It all started with Jeff’s tweet from a week and a half ago:
It got me thinking: what, then, does motivate us? My initial reaction was to disagree: nothing is a bigger de-motivator than a project schedule that’s unrealistically short. As soon as I got over my sense of smug satisfaction from having a decent counter-argument, though, I understood what I believe to be Jeff’s real point. I think it comes across better as the converse:
Never miss an opportunity to make something happen quickly and successfully — it will leave you feeling motivated like nothing else can.
The importance of having an accurate schedule for any project — software projects most certainly included — is hard to overstate. When I’m wearing my “project manager” hat here at Increo, I usually follow the Spolsky method of scheduling, and it works really well for us.
We started doing this last September after one of our releases ballooned out of control, going from an initial “deadline” of two weeks after we started to a final release seven weeks later. Talk about lessons learned, but suddenly our eyes were open: our next couple of projects eked out ahead of schedule, and office morale skyrocketed.
Programmers straight out of school often don’t realize this, but “the old college try” isn’t sustainable. Saying you’ll give it your best shot and that that has to be good enough doesn’t cut it: everybody already is doing their best, all the time. We have a luxury that most people would kill for: a team of total rock stars who get to do what they love to do every day.
Projects don’t fall behind schedule because the people aren’t working hard, and they don’t fall behind schedule because the people aren’t talented enough.
They fall behind schedule (and they seemingly always fall behind schedule in this gig) because the scope of the project tends to get bigger and because the estimates at the beginning were too small. Spolsky nails it:
Many rookie software managers think that they can “motivate” their programmers to work faster by giving them nice, “tight” (unrealistically short) schedules. I think this kind of motivation is brain-dead. When I’m behind schedule, I feel doomed and depressed and unmotivated. When I’m working ahead of schedule, I’m cheerful and productive.
Programmers, even as dehumanizing as it is to say this, are a finite resource. Each person working on code has the ability to create a fixed amount in an hour. If you want to do more with your projects, you have to spend more time.
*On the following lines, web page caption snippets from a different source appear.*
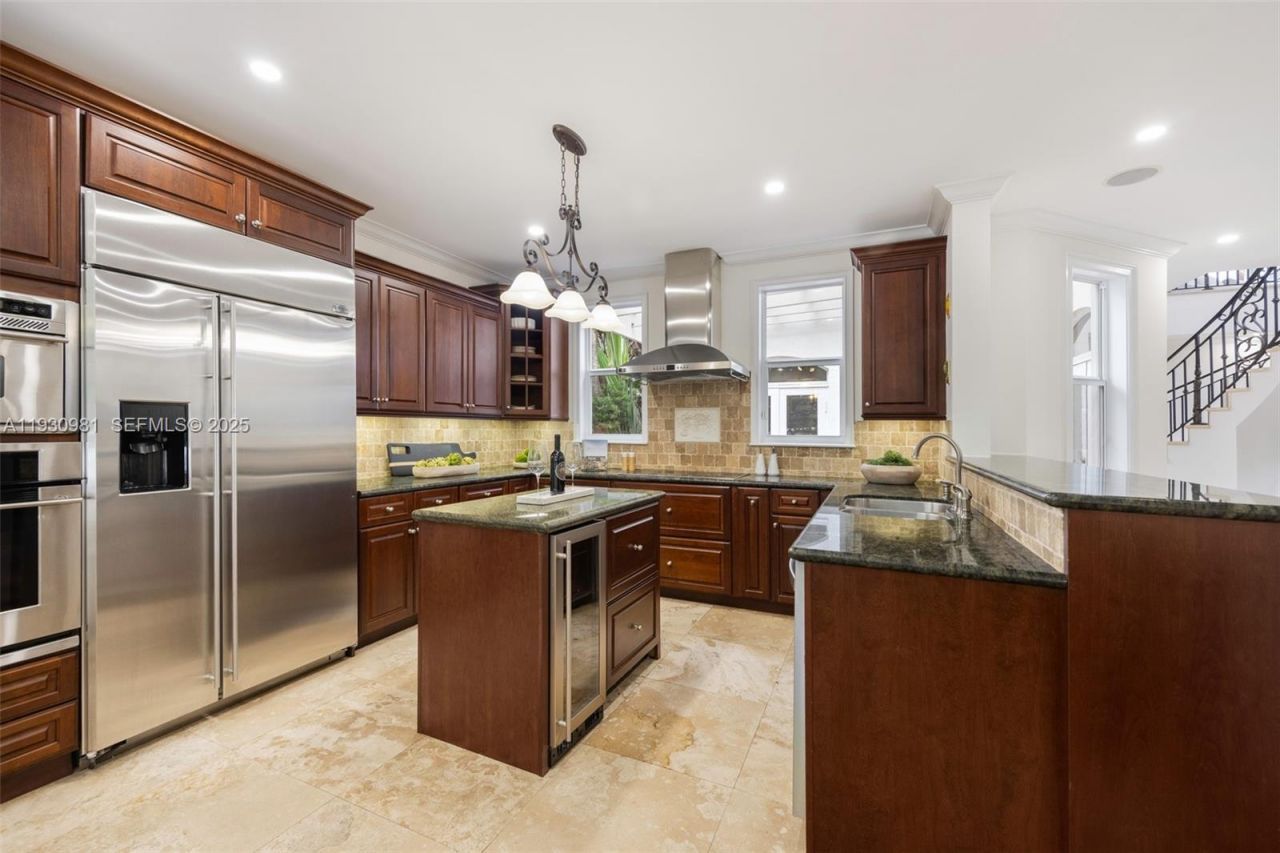 4065 Battersea Rd, Coconut Grove, FL 33133 Photo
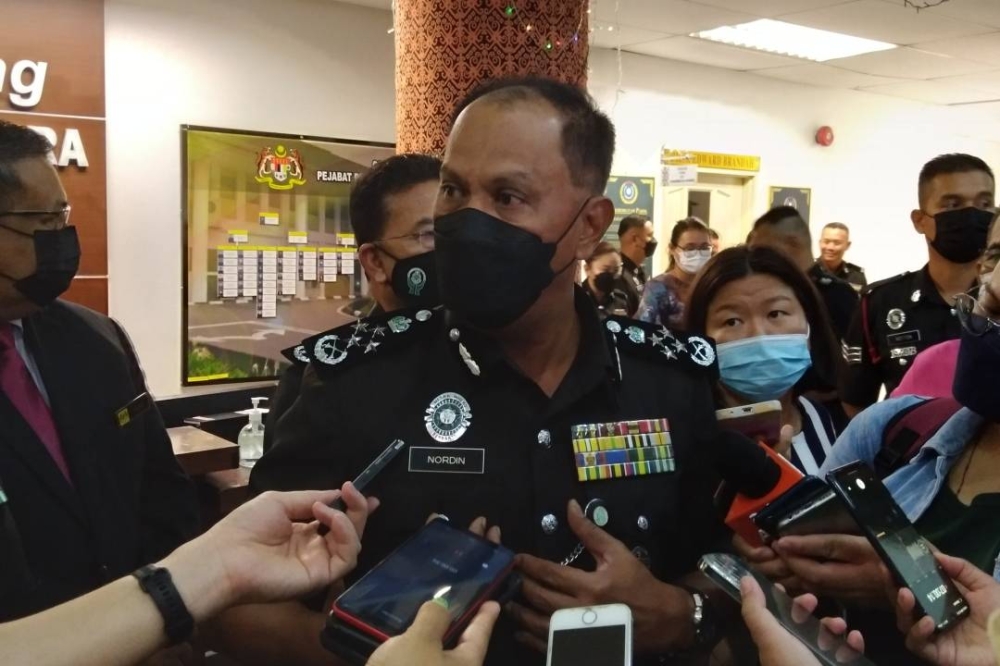 Malaysia’s Prisons Commissioner General Datuk Nordin Muhamad speaks to the media in Kuching. ― Borneo Post pic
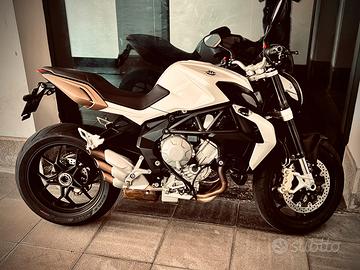 Mv Agusta Brutale solo 9.800 km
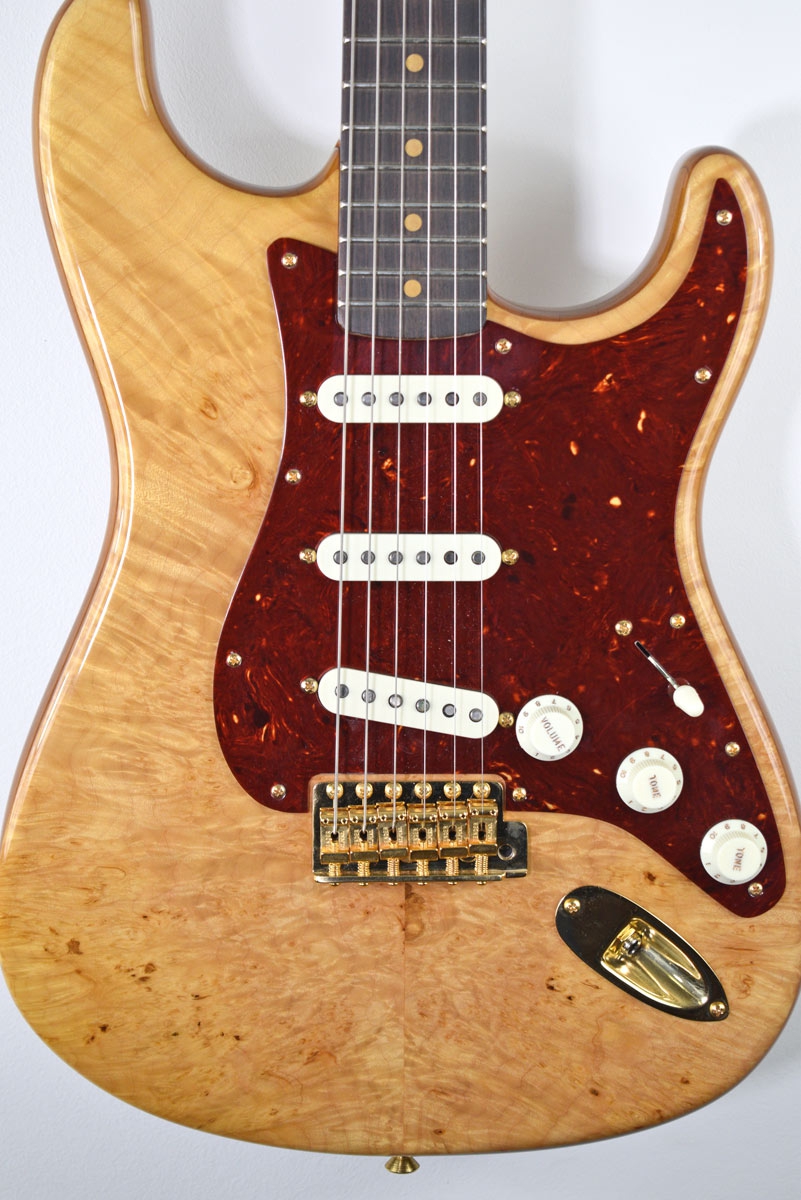 Fender Artisan Maple Burl Strat Custom Shop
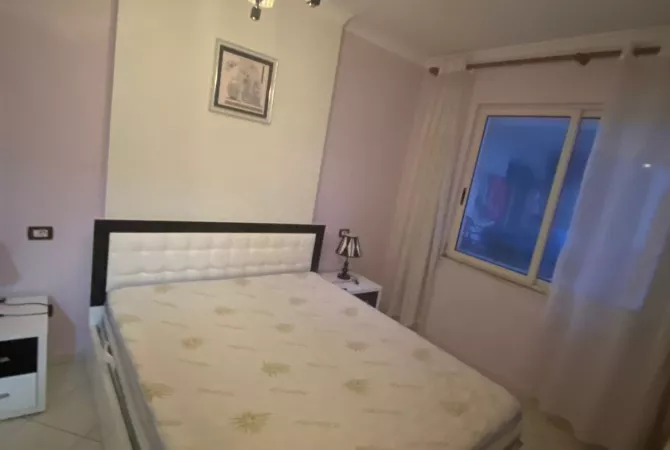 Shtepi me qera 1+1 ne Tirane - 450 Euro
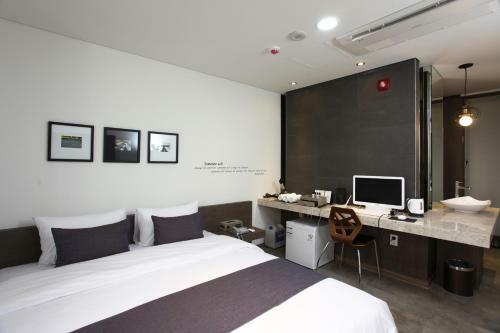 S& Hotel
If you want to spend less time, you have to do less, and there’s no better way to form a cogent argument for figuring this out than to have a realistic, correct schedule.
What, then, of the opportunistic heroism in doing an entire week-long project in one hour? After all, it’s no way to organize your projects, because if you start expecting the impossible, all you’ll find is that you’re really bad at estimating.
Instead, successes that come from your elite programming skills really should serve their intended purpose: that extended high from writing really great code that only true nerds like you and me can fully appreciate.